“I’d like to challenge each of us today to reach out beyond our personal boundaries and take the risk of meeting someone in the community whom we do not know, whose name we have not learned, whose story we have not heard, whose life, traditions and culture still remain a mystery to us. Our world will become wider, our hearts more compassionate and the mystery we celebrate at every Eucharist more profound.”
-Fr. Jim Walters, SCJ
Fr. Jim Walters, SCJ, director of Hispanic Studies for Sacred Heart Seminary and School of Theology, was today’s homilist at the all-school Mass. Reflecting on the readings of the day (Titus 3: 1-7 and Luke 17: 11-19) he spoke of the need to live with a sense of welcoming, especially in the midst of diversity. Fr. Jim’s homily:
In 2000, the U.S. Conference of Catholic Bishops issued a pastoral statement entitled “Welcoming the Stranger Among Us: Unity in Diversity.” Now, almost two decades later, the significance of this statement has become a challenge to the individual and the Church as a whole. In the concluding words of this document the bishops, recalling the words of Popes St. Paul VI and St. John Paul II, stated:
“The Church can regard no one as excluded from its motherly embrace, no one is outside the scope of its motherly care. It has no enemies except those who wish to make themselves such. Its catholicity is no idle boast. It was not for nothing that it received its mission to foster love, unity, and peace among all.”
En el encuentro de Jesucristo con el leproso samaritano se nota que los dos se sorprenden no sólo por la curación milagrosa de un extranjero, sino también en el dar gracias de un “enemigo” de los judios.
What is very striking in St. Luke’s account of the encounter between the Samaritan leper and Jesus is that a perceived enemy of the Jewish people is shocked to be healed by a Jew and that Jesus is profoundly moved that it is a Samaritan who alone returns to give thanks and praise for his cure.
Es en aquel encuentro tan signifcante que las barreras del racismo y del prejuicio se destruyen.
What makes this event even more significant is that it moves beyond ethnic generalization and identifies two individuals whose encounter breaks down the barriers of stranger and exclusion.
We continue to live and work in a climate that fosters visible and invisible barriers.
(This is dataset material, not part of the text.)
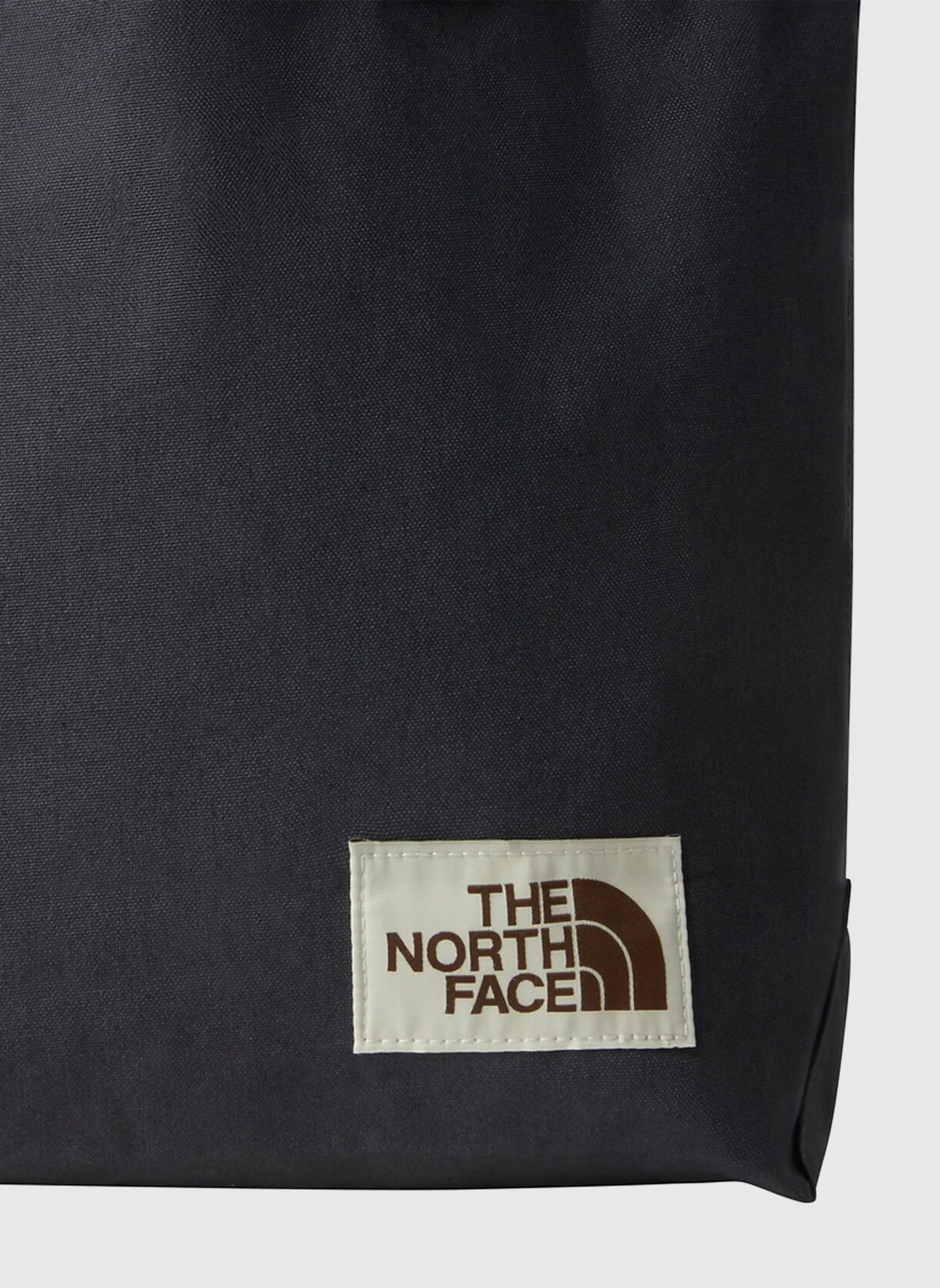 Cotton Tote Bag - Asphalt Grey/TNF White - Image 4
What we have experienced in the past year and more recently in the past few weeks did not begin recently. Each of us must begin to examine our own hearts as we hear the words of the letter to Titus remind us that we “are to slander no one, to be peaceable, considerate, exercising graciousness toward everyone” because “when the kindness and generous love of God, our Savior appeared, because of his mercy, he saved us through the bath of rebirth and renewal by the Holy Spirit” so that we might live an inner conversion from “living in malice and envy, hateful ourselves and hating one another.”
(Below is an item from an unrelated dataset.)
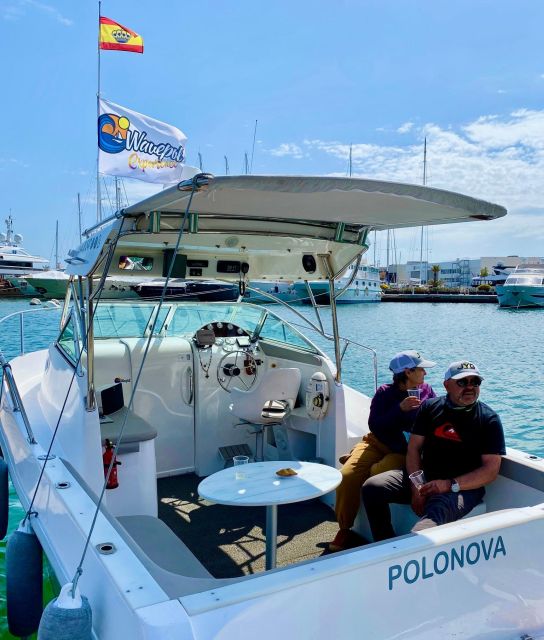 Rent Boat Valencia Yatch Polonova With Capitan and Drinks - Yacht Features and Highlights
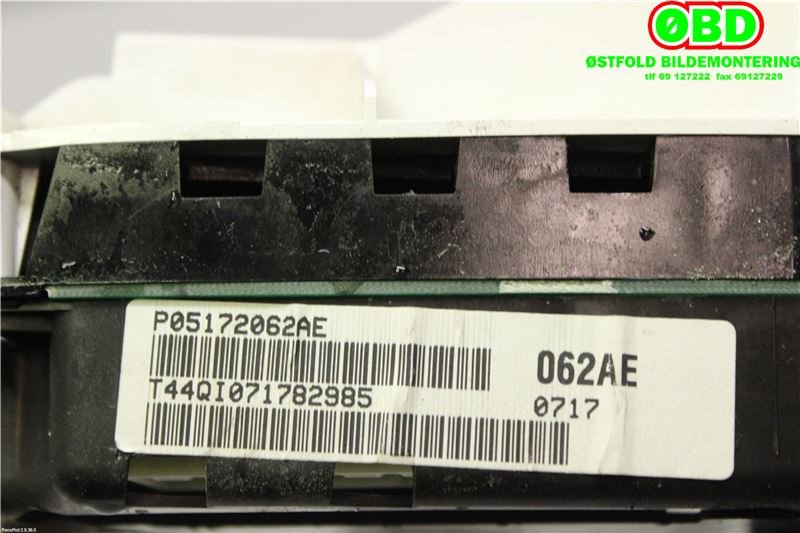 Instrumentpanel til Dodge Magnum 2004-2007  (DODGE||P05172062AE)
¿Cómo comienzo a enfrentar la oscuridad en mi propia alma que no me permite mirar el rostro de Dios en el forastero?
How do I begin to face that darkness within me that refuses to see the face of God in the stranger?
Here at SHSST we are blessed with a rich diversity of cultures from around the world.
Aquí estamos bedecidos con una diversidad cultural muy rica que nos rodea cada día. Pero, ¿cómo apreciamos y aceptamos a nuestros hermanos internacionales en el comedor, en la aula, en la capilla, o en el corredor?
We celebrate that diversity in liturgy but how well do we know those who live among us, share meals with us, pass us in hallways, and pray by our sides?
I learned an important lesson seven years ago when I began encouraging native Spanish speakers and native English speakers to pair together as partners to practice speaking their target languages. Year after year, I discovered that the partners had developed lasting friendships and learned far more than the target languages. Their appreciation for one another as individuals with unique stories and common interests and fascinating differences helped form them into true partners and companions.
Me di cuenta que es solamente cuando miro al otro con mi corazón abierto y dispuesto a escuchar su historia y compartir con él la mia que comienzo a convertirme de mis prejucios y con sinceridad ofrecerle la bienvenida.
I realized that when we see the face of the stranger in another individual and open our hearts to his/her story and share our own, we begin to move beyond our own prejudices and truly “welcome” the one whom we did not know.
Hoy quisiera desafiar a todos nosotros a arriesgar cruzar las barreras culturales, por aprender el nombre, por escuchar la historia, por descubrir las tradiciones de una persona a quien todavía no conocemos. Se nos agrandecerá el mundo hará más compasivos el corazón, y profundizará en nosotros el mistero de la santa Eucaristía que celebramos diariamente.
I’d like to challenge each of us today to reach out beyond our personal boundaries and take the risk of meeting someone in the community whom we do not know, whose name we have not learned, whose story we have not heard, whose life, traditions and culture still remain a mystery to us. Our world will become wider, our hearts more compassionate and the mystery we celebrate at every Eucharist more profound.